Николас криво улыбнулся.
— Не думаю.
— Его звали Бром. Барри Бром.
На мгновение Николасу стало дурно; он вспомнил слова Жюстины в день их первой встречи. “Здесь все друг друга знают”. Она сама не предполагала тогда, насколько была права.
— Да, — медленно произнес Николас. — Когда-то мы работали в одном рекламном агентстве.
— Мне очень жаль, Ник. Ты близко его знал? Николас задумался. У Брома был прекрасный аналитический ум, и он разбирался в людях, пожалуй, лучше, чем все его коллеги. А теперь его больше нет.
— Достаточно близко, — ответил Николас.
Они покачивались в медленном танце; из распахнутой двери доносились звуки проигрывателя. Музыка окутывала их томными струями, заглушая шум прибоя. Жюстина задрожала, когда Николас коснулся ее руки и вывел на веранду. Но он поступил правильно — только так и надо было поступить. Жюстина любит танцевать. А во время танца ему разрешено касаться ее, хотя ведь совершенно очевидно, что танец — это та же эротика, только вытесненная в подсознание. Какая разница? Главное, что она с ним танцует.
Отдаваясь ритму, Жюстина становилась чувственной, словно с нее спадал панцирь благопристойности и наружу вырывалась неудержимая страсть. Казалось, музыка освобождала Жюстину от каких-то оков, от внутренних запретов, от страхов — и не столько перед ним, перед мужчинами вообще, как перед собой. Касаясь Николаса своим плечом, Жюстина рассказывала ему:
“Я много читала в детстве. Сначала все, что попадалось под руку. Когда моя сестра уходила на свидания, я проглатывала одну книгу за другой. Забавно, но это быстро прошло. Вернее, я продолжала читать, но уже не все подряд — очень скоро стала довольно разборчивой. — Девушка рассмеялась звонким счастливым смехом, поразившим Николаса своей искренностью. — О, у меня были разные пристрастия!

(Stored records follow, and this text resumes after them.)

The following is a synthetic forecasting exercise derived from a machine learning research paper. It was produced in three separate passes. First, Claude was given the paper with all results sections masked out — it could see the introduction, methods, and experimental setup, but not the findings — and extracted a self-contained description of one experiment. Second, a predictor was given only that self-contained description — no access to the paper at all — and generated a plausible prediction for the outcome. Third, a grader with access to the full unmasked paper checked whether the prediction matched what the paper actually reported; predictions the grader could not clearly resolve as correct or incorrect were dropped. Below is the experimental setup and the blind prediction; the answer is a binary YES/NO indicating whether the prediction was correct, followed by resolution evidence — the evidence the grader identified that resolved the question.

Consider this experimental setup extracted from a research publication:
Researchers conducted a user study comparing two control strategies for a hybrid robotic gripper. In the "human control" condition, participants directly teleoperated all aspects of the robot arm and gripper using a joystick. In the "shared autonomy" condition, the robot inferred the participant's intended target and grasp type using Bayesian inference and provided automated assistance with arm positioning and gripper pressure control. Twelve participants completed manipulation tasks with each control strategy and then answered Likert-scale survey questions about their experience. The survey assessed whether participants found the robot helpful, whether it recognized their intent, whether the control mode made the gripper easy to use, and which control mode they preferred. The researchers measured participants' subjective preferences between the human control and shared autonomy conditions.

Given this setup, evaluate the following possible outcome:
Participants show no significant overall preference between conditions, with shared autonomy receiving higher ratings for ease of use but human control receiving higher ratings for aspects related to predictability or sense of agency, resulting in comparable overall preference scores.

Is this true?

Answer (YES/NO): NO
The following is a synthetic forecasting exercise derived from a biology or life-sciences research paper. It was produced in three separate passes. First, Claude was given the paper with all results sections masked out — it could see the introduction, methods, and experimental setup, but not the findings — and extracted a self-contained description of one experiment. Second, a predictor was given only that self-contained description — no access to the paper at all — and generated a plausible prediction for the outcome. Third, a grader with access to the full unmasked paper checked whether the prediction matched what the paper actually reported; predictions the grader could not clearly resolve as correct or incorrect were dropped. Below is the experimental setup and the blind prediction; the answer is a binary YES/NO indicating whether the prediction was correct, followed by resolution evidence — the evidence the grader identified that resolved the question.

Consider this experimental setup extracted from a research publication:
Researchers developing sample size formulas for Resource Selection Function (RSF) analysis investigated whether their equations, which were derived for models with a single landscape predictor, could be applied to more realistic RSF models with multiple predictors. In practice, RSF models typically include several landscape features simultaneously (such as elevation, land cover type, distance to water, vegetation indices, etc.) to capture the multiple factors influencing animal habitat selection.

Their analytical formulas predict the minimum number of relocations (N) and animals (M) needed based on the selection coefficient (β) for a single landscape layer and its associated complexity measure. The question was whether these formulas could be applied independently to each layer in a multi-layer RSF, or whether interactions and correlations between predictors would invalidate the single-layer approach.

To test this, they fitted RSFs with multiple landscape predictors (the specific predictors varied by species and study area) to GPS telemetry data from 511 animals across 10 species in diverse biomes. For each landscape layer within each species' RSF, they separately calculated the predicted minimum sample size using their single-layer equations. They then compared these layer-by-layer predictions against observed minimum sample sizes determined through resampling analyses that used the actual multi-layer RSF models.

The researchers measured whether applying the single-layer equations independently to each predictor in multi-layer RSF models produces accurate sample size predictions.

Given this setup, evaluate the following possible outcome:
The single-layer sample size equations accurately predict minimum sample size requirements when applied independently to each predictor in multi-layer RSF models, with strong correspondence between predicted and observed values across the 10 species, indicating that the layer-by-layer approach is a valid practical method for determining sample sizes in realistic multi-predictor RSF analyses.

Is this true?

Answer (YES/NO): YES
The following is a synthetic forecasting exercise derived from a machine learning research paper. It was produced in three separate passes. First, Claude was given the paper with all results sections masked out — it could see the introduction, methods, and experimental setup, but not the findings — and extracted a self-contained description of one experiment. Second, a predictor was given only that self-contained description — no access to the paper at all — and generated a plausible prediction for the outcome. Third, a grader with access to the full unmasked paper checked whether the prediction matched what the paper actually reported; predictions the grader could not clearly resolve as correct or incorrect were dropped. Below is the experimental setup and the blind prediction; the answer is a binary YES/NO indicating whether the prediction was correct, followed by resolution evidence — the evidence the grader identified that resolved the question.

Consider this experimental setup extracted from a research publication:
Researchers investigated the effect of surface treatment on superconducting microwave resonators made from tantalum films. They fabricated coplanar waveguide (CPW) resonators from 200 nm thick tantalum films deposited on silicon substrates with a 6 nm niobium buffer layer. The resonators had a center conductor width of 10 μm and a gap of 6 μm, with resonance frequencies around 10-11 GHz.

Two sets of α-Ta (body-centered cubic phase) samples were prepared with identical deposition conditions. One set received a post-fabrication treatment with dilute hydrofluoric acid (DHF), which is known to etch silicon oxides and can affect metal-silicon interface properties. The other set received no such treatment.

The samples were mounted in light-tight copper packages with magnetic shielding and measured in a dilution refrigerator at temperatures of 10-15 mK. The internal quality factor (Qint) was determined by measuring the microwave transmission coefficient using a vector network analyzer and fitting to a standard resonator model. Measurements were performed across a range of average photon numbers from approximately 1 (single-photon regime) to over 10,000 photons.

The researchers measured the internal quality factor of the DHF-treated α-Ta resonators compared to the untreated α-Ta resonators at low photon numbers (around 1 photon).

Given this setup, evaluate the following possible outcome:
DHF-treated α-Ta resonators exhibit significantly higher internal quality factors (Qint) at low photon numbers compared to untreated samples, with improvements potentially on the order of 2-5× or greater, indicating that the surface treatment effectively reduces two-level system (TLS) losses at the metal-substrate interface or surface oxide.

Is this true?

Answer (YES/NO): YES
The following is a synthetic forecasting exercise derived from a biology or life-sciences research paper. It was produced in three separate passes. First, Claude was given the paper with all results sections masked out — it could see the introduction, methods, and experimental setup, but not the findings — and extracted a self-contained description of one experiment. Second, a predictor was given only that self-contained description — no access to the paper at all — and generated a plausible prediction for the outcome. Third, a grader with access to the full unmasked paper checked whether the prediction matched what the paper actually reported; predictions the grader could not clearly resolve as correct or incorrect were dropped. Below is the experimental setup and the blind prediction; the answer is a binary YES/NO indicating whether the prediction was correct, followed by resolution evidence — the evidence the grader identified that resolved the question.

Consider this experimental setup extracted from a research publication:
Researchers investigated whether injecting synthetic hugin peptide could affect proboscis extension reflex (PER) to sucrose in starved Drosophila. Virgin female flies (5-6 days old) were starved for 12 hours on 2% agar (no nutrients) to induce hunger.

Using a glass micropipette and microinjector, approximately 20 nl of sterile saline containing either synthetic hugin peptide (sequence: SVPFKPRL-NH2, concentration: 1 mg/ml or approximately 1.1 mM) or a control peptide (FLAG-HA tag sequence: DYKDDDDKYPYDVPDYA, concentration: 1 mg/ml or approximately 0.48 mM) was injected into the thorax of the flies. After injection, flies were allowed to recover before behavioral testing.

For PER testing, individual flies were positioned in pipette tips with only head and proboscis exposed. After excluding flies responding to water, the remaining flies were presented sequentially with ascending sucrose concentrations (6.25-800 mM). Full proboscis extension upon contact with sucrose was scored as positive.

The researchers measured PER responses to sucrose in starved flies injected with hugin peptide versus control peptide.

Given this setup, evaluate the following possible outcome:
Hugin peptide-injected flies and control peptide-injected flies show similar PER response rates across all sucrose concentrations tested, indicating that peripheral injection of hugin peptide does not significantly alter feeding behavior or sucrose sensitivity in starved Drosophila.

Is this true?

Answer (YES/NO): NO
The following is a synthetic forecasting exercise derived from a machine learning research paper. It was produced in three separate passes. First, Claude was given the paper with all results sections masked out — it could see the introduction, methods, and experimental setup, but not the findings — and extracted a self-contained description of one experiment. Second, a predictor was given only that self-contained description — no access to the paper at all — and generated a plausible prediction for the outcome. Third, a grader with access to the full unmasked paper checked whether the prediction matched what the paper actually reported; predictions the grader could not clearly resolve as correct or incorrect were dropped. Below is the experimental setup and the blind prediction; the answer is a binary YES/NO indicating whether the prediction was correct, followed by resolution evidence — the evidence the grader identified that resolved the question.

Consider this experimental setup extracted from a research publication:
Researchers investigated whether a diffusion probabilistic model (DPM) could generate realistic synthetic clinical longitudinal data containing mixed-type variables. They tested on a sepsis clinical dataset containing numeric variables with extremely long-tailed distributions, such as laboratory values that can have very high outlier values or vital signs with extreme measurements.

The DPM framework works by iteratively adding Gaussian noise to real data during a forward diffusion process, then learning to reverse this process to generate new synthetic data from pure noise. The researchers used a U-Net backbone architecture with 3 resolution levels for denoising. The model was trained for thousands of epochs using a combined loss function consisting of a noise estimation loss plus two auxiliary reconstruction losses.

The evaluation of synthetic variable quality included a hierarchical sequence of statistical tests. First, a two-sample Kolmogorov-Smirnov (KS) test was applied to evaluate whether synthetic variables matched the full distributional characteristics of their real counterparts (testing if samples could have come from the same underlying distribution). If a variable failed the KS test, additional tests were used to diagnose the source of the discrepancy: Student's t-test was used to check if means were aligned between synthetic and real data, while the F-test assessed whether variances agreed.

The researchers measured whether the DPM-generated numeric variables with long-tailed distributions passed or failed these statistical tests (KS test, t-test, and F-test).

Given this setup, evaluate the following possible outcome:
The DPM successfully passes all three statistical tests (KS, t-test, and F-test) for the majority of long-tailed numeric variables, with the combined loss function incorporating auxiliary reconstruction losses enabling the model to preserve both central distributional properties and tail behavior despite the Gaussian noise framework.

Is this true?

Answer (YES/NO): NO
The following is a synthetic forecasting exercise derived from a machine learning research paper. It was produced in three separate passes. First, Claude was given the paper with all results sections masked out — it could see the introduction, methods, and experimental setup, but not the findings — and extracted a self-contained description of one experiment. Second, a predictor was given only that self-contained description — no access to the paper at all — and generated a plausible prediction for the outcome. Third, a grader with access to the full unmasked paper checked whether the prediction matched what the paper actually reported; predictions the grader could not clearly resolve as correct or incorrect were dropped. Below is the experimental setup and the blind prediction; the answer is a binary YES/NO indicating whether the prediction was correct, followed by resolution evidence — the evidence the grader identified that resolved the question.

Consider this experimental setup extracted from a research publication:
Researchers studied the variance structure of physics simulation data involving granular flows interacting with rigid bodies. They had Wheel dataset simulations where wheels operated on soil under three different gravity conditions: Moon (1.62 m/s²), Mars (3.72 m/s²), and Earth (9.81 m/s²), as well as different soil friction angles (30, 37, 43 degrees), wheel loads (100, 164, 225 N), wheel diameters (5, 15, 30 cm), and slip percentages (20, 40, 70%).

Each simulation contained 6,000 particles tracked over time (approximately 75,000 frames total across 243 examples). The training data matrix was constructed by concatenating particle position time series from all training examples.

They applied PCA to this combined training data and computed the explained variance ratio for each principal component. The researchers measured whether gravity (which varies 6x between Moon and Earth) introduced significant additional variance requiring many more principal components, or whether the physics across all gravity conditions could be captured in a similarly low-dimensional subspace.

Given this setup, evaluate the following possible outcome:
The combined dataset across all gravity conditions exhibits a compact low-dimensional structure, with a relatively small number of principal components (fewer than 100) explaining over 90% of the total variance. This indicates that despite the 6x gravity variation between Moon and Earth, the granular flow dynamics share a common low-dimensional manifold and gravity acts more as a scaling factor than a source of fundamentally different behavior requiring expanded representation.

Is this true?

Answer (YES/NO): YES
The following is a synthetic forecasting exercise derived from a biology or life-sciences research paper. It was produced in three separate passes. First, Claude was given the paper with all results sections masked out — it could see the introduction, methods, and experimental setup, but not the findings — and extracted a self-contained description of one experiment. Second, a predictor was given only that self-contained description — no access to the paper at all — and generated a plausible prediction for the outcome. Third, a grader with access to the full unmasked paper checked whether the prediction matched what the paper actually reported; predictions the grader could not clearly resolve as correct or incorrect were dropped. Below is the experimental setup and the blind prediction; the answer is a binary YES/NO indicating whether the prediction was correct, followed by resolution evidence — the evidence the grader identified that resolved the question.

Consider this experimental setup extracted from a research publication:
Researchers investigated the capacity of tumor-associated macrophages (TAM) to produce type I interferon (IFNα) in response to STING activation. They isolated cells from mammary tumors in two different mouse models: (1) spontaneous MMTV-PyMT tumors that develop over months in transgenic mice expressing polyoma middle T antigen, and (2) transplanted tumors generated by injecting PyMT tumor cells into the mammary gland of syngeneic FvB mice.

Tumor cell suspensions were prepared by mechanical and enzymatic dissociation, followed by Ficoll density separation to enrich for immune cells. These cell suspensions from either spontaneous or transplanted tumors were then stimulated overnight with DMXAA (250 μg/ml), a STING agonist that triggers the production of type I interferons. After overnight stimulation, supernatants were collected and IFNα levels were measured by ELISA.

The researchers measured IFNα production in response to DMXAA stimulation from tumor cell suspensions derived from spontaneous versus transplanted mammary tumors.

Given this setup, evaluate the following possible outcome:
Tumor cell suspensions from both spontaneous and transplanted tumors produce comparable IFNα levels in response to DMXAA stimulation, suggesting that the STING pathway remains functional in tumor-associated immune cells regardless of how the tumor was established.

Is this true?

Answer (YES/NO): NO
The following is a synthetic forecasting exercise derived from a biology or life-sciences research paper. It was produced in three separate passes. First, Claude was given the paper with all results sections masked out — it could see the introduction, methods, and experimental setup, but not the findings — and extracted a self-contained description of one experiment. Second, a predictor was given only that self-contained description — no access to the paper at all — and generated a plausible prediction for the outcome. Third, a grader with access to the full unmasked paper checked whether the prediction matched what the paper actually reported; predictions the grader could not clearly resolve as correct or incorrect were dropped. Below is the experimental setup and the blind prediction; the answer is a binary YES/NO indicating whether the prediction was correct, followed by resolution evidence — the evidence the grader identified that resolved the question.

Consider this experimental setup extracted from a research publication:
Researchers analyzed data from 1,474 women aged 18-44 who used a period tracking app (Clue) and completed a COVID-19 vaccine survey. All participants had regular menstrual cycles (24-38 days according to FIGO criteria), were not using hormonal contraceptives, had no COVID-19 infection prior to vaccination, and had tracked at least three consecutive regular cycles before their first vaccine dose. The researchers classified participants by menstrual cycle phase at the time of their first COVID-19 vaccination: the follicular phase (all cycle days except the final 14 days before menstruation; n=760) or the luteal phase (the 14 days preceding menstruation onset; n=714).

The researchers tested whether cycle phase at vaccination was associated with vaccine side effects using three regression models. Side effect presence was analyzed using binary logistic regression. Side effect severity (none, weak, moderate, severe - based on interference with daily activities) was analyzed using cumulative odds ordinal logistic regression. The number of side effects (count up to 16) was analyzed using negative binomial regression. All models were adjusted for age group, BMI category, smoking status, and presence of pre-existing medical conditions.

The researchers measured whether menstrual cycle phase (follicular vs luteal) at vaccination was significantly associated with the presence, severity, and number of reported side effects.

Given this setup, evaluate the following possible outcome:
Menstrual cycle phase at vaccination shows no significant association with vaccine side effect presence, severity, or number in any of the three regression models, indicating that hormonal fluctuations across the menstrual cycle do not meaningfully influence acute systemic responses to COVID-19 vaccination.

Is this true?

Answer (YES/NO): NO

Сначала книги Тримейна о собаках, потом Ховард Пайл — я была без ума от его «Робин Гуда». Однажды, когда мне было около шестнадцати, я открыла для себя де Сада. Естественно, этот плод был запретным и потому манящим. Книги де Сада действительно поразили меня. И тогда мне пришла в голову фантастическая мысль: родители назвали меня Жюстиной под впечатлением от его творчества. Когда я стала старше и спросила об этом свою мать, она ответила: «Знаешь, просто мне и твоему отцу нравилось это имя». Думаю, здесь проявились ее европейские симпатии; она ведь была француженка. Но в ту минуту... как я пожалела о своем вопросе! Насколько моя фантазия была красивее действительности! Впрочем, чего стоило ожидать or моих родителей — они оба были, в сущности, пошлыми людьми”.
— Твой отец был американец?
Жюстина повернула к Николасу лицо, и теплый свет лампы из гостиное упал на ее щеку, словно мазок кисти художника.
— Даже слишком американец.
— Чем он занимался?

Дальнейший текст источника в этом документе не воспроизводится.